SOURCE DOCUMENT>

-------------------------

While we had often talked about retiring overseas (New Zealand and for some unknown reason Costa Rica being the destinations of choice) my husband and I hadn’t ever really considered Australia, at least while we were still working.

So the speed and the ease with which our emigration from the UK happened was a bit of a surprise. Someone mentioned that an ex-colleague of my husband had moved to Oz. We googled him, his name came up as the contact on a job advert, my husband said: ‘I could do that’, he applied, and got it. Within a few weeks our house was sold, we were getting quotes for shipping containers and flights, and were too busy to really think about what emigrating would actually mean.

It was certainly very different to the experience of many immigrants here. For a lot of people, moving to Australia is a lifelong dream. And while you’ll be hard pushed to hear anything other than a British accent in large swathes of the northern suburbs, not that many Brits actually manage to make the move. For those over 30 who want to live here permanently, Australian visas are a bit like passes to an exclusive nightclub. If your name – or at least your profession – isn’t on the list, you’re not coming in. We were lucky.

For me, the timing was good. I’d recently instigated a review of my section at work that I knew would lead to my own job disappearing, probably to be replaced with a more senior post that I wouldn’t get. I’d become disillusioned with a job that I enjoyed, but that was so stressful at times that it damaged my physical and mental health. The dance group that had been so crucial in helping me settle in Bristol, and which had provided me with a great set of friends, had disbanded and my social life had taken a blow.

I needed a change – and had I stopped to really think about what I was doing, I probably wouldn’t have been brave enough to make it.

-------------------------

EXTRACTED MATERIAL>

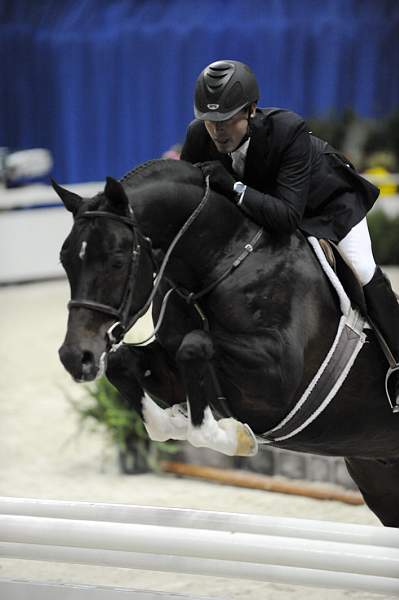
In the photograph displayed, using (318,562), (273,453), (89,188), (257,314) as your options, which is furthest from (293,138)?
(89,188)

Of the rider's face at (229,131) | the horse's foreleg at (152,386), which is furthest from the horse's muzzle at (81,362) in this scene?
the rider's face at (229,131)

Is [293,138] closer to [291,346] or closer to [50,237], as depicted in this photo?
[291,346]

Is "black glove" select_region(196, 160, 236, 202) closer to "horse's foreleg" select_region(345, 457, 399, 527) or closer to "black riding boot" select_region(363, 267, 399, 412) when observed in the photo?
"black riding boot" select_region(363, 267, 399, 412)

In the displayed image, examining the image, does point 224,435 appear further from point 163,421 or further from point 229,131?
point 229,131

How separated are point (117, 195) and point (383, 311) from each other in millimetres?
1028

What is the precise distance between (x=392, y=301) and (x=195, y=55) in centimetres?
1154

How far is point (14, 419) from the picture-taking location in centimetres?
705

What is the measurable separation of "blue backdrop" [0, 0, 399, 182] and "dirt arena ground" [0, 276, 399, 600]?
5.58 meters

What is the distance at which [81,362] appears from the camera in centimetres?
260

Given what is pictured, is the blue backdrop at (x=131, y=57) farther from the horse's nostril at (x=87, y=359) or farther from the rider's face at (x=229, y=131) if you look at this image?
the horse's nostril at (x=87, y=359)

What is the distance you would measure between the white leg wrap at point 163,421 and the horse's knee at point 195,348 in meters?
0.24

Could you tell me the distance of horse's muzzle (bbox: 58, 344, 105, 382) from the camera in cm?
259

-------------------------

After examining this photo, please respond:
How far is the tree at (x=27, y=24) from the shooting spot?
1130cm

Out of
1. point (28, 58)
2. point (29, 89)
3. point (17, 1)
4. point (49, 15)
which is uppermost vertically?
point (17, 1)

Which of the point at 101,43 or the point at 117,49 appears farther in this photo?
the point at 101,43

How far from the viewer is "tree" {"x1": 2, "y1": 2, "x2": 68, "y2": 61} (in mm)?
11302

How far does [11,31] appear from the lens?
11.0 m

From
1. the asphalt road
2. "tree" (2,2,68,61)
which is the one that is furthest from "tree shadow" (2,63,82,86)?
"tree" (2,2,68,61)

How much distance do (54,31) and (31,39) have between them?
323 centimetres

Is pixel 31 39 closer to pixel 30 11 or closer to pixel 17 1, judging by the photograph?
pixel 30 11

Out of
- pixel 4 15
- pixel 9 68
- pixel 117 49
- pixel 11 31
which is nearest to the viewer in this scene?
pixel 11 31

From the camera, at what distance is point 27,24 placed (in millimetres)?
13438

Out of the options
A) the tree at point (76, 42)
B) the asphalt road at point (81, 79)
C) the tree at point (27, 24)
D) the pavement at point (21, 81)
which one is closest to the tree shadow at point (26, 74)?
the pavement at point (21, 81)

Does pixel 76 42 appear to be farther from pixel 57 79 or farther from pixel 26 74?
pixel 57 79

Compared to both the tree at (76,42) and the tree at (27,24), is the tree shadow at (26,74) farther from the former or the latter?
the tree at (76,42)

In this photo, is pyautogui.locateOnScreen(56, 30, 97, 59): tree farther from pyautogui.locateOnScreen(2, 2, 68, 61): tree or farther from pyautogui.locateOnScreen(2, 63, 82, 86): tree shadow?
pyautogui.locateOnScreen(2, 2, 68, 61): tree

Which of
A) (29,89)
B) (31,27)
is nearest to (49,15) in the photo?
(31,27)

-------------------------

WORK TO COMPLETE>
**1.** Answer these questions using the account of emigrating to Australia:
(a) Which two places had the couple talked about as destinations for retiring overseas?
(b) Whose name came up as the contact on the job advert?
(c) What had happened to the dance group that helped the writer settle in Bristol?
**2.** Carry on writing the account of emigrating to Australia, beginning right after its final sentence.

THE REPLIES>
**1.**
(a) New Zealand and Costa Rica.
(b) An ex-colleague of the writer's husband.
(c) It had disbanded.

**2.**
But the decision was made, however rashly, and now I have survived the first year. I’ve even enjoyed it most of the time. Every day brings a new challenge, whether it’s meeting new people or working out what shoe size I am. I rant a lot (I always did), but in reality the list of issues I’ve faced is pretty pathetic. I had a job I didn’t like for a while and I once went to a party where everybody ignored me. Oh, and I’ve found it really hard to find decent baking potatoes. True, I’ve not made any close friendships yet, but I seem to know an alarming number of people in this big country town already so I am sure that will come in time.

Of course I still get homesick, or more accurately, people-sick and shop-sick. I’d kill for a curry at the Sheesh Mahal with Katie and Marc, and I find myself fantasising about walking through Debenhams in Broadmead: in through the cosmetics section, up the escalator to ladieswear, Red Herring straight ahead, Dorothy Perkins through to the right, Top Shop and Oasis to the left…

But I’ve survived this far, and discovered I’m much braver and much more resilient than I realised. So this weekend I will be raising a glass of Margaret River’s finest SSB to a spur of the moment decision that has (mostly) worked out. Cheers!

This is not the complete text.